Certains moments, à ma grande surprise, n’étaient pas aussi puissants qu’en studio… Mais la faute ici est probablement à la sonorisation, parce que le jeu du pianiste semblait plafonner avant d’arriver au volume qu’on lui connaît. Le son du piano était assez décevant pour une telle salle, avec des graves indistincts et des aigus un peu nasillards. Ça a un peu gâché l’expérience et c’est probablement la cause du manque de puissance de certains passages.

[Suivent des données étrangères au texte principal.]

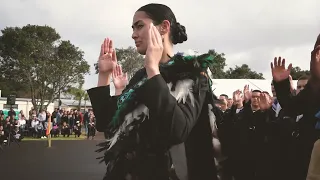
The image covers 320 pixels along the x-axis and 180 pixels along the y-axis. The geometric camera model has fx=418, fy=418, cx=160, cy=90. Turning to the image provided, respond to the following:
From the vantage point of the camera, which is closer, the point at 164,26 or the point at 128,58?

Mais malgré ces écueils, le spectacle était très bon. La version d’une vingtaine de minutes de Nairian Odyssey fut un moment exquis, tellement que la pièce valait presque le prix du billet à elle seule.

jazz fusion slash drum and bass

Ça semble être une maladie chronique de faire commencer les concerts en retard au Club Soda, car un peu comme pour Cory Henry, Shobaleader One sont embarqués 30 minutes après l’heure prévue. On a cependant oublié vite cet accroc à la vue de l’excentrique groupe de… mettons… jazz fusion slash drum and bass. Le projet de Squarepusher est à son maximum sur une scène : lui et ses trois acolytes sont munis de casques illuminés par des DEL qui interagissent avec la musique. Cela donne une dimension très intéressante à certains passages — par exemple, lors du solo de batterie, le casque du batteur s’allume en fonction dudit solo. D’ailleurs, tous les solos du batteur étaient exquis. Le style était très différent de ce qu’on entend au festival à longueur de journée et ça avait quelque chose de rafraichissant. Tous les musiciens sont incroyablement solides ensemble, et ce malgré la difficulté technique souvent très élevée de leur musique. Le spectacle a visiblement plu à la foule, enthousiastes dès les premières notes pour le drum and bass déjanté du groupe. Ça finit définitivement bien une soirée, et on a déjà hâte au prochain passage de Squarepusher à Montréal.